In the records below, copy the line that contains "common name: impala" and each line after it, word for word, through the last.

**Study material:**
»»

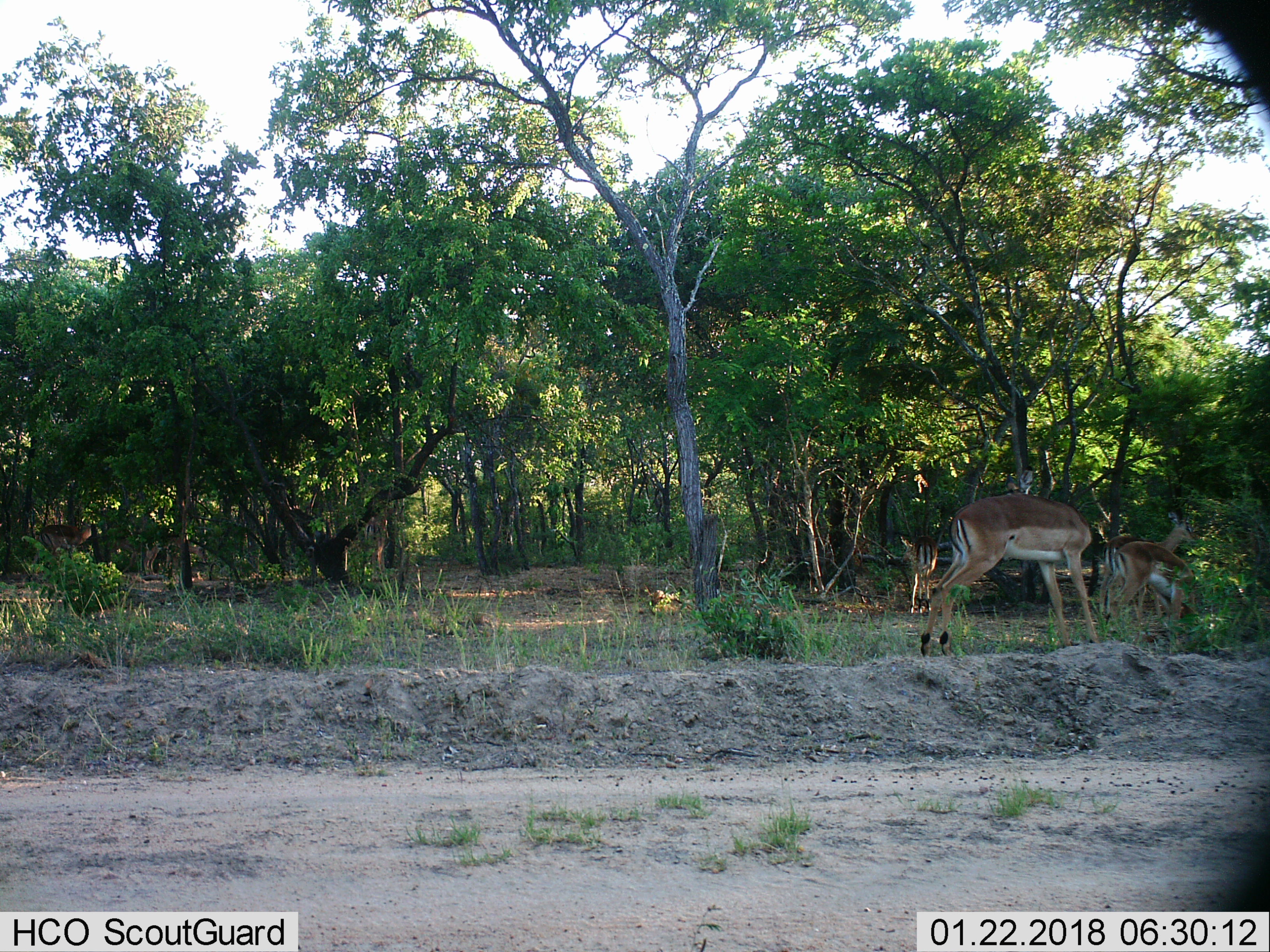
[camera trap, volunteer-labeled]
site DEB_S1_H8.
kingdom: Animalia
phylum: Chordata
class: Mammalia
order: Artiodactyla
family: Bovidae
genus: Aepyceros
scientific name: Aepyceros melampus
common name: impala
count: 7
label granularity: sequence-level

««

**Answer for the task:**
common name: impala
count: 7
label granularity: sequence-level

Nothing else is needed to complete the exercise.